26 Dec 2012, BioSpectrum Bureau , BioSpectrum
Singapore: US comic actor, Mr Jack Klugman, star of the famous comedy movie, The Odd Couple, died at the age of 90. Mr Klugman touched the lives of millions of Americans through his support for the Orphan Drug Act. Mr Klugman had on his television show, Quincy ME, portrayed the plight of people with rare diseases that have no treatment. He also focused on the need for incentives to encourage the development of therapies for small patient populations.
In 1993, Mr Klugman, in an interview, told that his interest in the Quincy TV show stemmed partly from the fact that it allowed him to do important shows on important topics. A 1981 episode, about a young man with Tourette's syndrome drew attention to orphan drugs that drug companies had ignored as unprofitable because the conditions are relatively rare.
The house subcommittee on health and environment invited Mr Klugman to Washington to testify on the issue, where he asked, "How many cries before they get heard?" His death comes one week before the start of the 30th anniversary year of the Orphan Drug Act of 1983.
The Orphan Drug Act of 1983 is a law passed in the US designed to facilitate the development and commercialization of drugs to treat rare diseases.
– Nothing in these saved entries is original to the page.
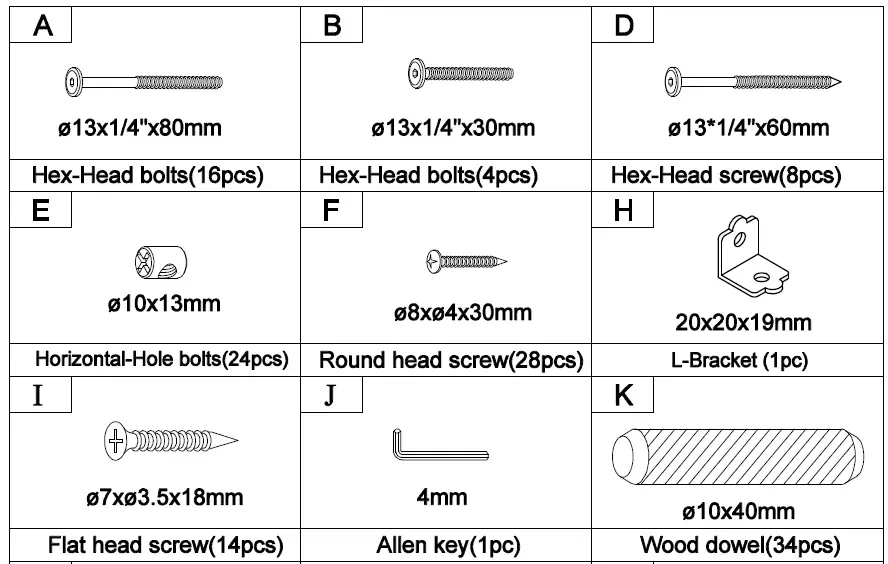 | A | B | D |
|---|---|---|
| ø13x1/4"x80mm | ø13x1/4"x30mm | ø13*1/4"x60mm |
| Hex-Head bolts(16pcs) | Hex-Head bolts(4pcs) | Hex-Head screw(8pcs) |
| E | F | H |
| ø10x13mm | ø8xø4x30mm | 20x20x19mm |
| Horizontal-Hole bolts(24pcs) | Round head screw(28pcs) | L-Bracket (1pc) |
| I | J | K |
| ø7xø3.5x18mm | 4mm | ø10x40mm |
| Flat head screw(14pcs) | Allen key(1pc) | Wood dowel(34pcs) |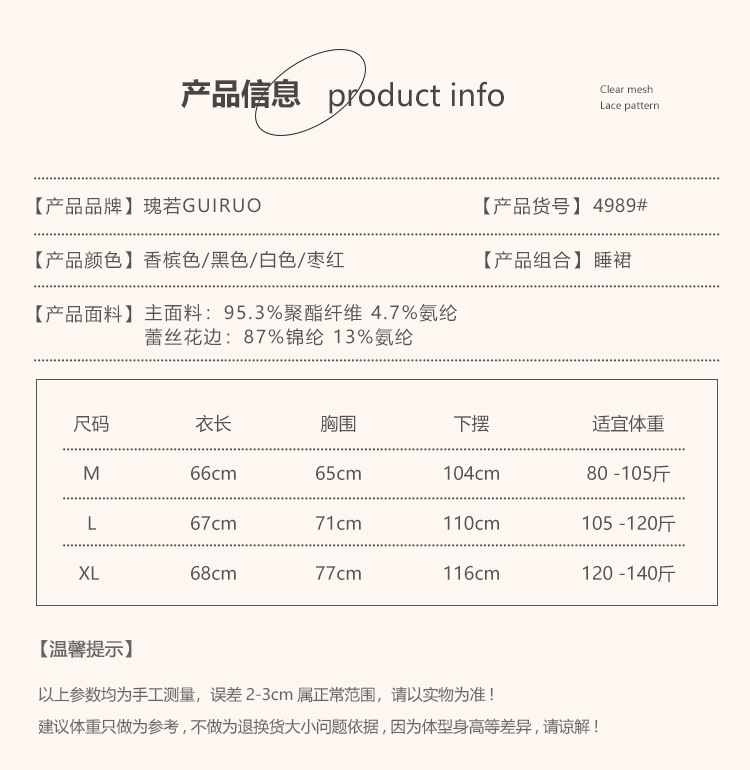 产品信息 product info

Clear mesh
Lace pattern

【产品品牌】瑰若GUIRUO 【产品货号】4989#

【产品颜色】香槟色/黑色/白色/枣红 【产品组合】睡裙

【产品面料】主面料：95.3%聚酯纤维 4.7%氨纶
蕾丝花边：87%锦纶 13%氨纶

| 尺码 | 衣长 | 胸围 | 下摆 | 适宜体重 |
|---|---|---|---|---|
| M | 66cm | 65cm | 104cm | 80 -105斤 |
| L | 67cm | 71cm | 110cm | 105 -120斤 |
| XL | 68cm | 77cm | 116cm | 120 -140斤 |

【温馨提示】

以上参数均为手工测量，误差2-3cm属正常范围，请以实物为准！

建议体重只做为参考，不做为退换货大小问题依据，因为体型身高等差异，请谅解！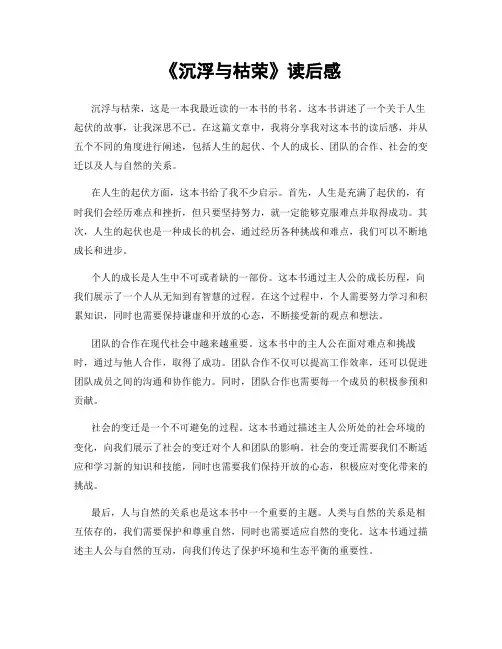 《沉浮与枯荣》读后感

沉浮与枯荣，这是一本我最近读的一本书的书名。这本书讲述了一个关于人生起伏的故事，让我深思不已。在这篇文章中，我将分享我对这本书的读后感，并从五个不同的角度进行阐述，包括人生的起伏、个人的成长、团队的合作、社会的变迁以及人与自然的关系。

在人生的起伏方面，这本书给了我不少启示。首先，人生是充满了起伏的，有时我们会经历难点和挫折，但只要坚持努力，就一定能够克服难点并取得成功。其次，人生的起伏也是一种成长的机会，通过经历各种挑战和难点，我们可以不断地成长和进步。

个人的成长是人生中不可或者缺的一部份。这本书通过主人公的成长历程，向我们展示了一个人从无知到有智慧的过程。在这个过程中，个人需要努力学习和积累知识，同时也需要保持谦虚和开放的心态，不断接受新的观点和想法。

团队的合作在现代社会中越来越重要。这本书中的主人公在面对难点和挑战时，通过与他人合作，取得了成功。团队合作不仅可以提高工作效率，还可以促进团队成员之间的沟通和协作能力。同时，团队合作也需要每一个成员的积极参预和贡献。

社会的变迁是一个不可避免的过程。这本书通过描述主人公所处的社会环境的变化，向我们展示了社会的变迁对个人和团队的影响。社会的变迁需要我们不断适应和学习新的知识和技能，同时也需要我们保持开放的心态，积极应对变化带来的挑战。

最后，人与自然的关系也是这本书中一个重要的主题。人类与自然的关系是相互依存的，我们需要保护和尊重自然，同时也需要适应自然的变化。这本书通过描述主人公与自然的互动，向我们传达了保护环境和生态平衡的重要性。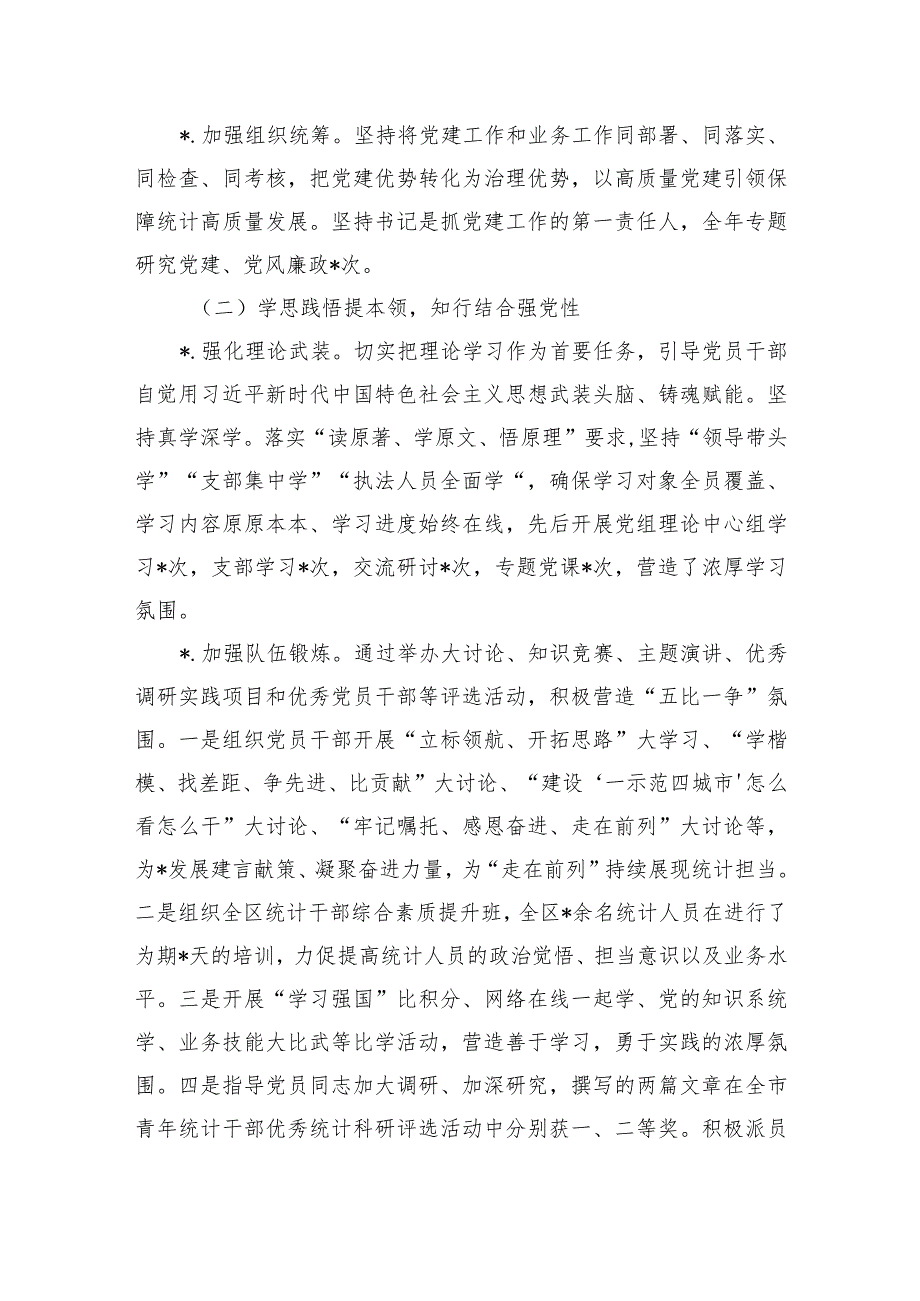 *.加强组织统筹。坚持将党建工作和业务工作同部署、同落实、同检查、同考核，把党建优势转化为治理优势，以高质量党建引领保障统计高质量发展。坚持书记是抓党建工作的第一责任人，全年专题研究党建、党风廉政*次。

（二）学思践悟提本领，知行结合强党性

*.强化理论武装。切实把理论学习作为首要任务，引导党员干部自觉用习近平新时代中国特色社会主义思想武装头脑、铸魂赋能。坚持真学深学。落实“读原著、学原文、悟原理”要求，坚持“领导带头学”“支部集中学”“执法人员全面学“，确保学习对象全员覆盖、学习内容原原本本、学习进度始终在线，先后开展党组理论中心组学习*次，支部学习*次，交流研讨*次，专题党课*次，营造了浓厚学习氛围。

*.加强队伍锻炼。通过举办大讨论、知识竞赛、主题演讲、优秀调研实践项目和优秀党员干部等评选活动，积极营造“五比一争”氛围。一是组织党员干部开展“立标领航、开拓思路”大学习、“学楷模、找差距、争先进、比贡献”大讨论、“建设‘一示范四城市'怎么看怎么干”大讨论、“牢记嘱托、感恩奋进、走在前列”大讨论等，为*发展建言献策、凝聚奋进力量，为“走在前列”持续展现统计担当。二是组织全区统计干部综合素质提升班，全区*余名统计人员在进行了为期*天的培训，力促提高统计人员的政治觉悟、担当意识以及业务水平。三是开展“学习强国”比积分、网络在线一起学、党的知识系统学、业务技能大比武等比学活动，营造善于学习，勇于实践的浓厚氛围。四是指导党员同志加大调研、加深研究，撰写的两篇文章在全市青年统计干部优秀统计科研评选活动中分别获一、二等奖。积极派员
The act is a public policy that was established in response to the limited number of medications that had been FDA-approved for the treatment of rare diseases. At the time of inception, less than 15 drugs had been approved for the treatment of rare diseases.
The act allows the government to provide incentives to drug manufactures in order to help defray the expense of producing an orphan drug and to optimize profits from sales of the drug. Since 1983, more than 1,414 orphan products (drugs, biologics and devices) have been produced.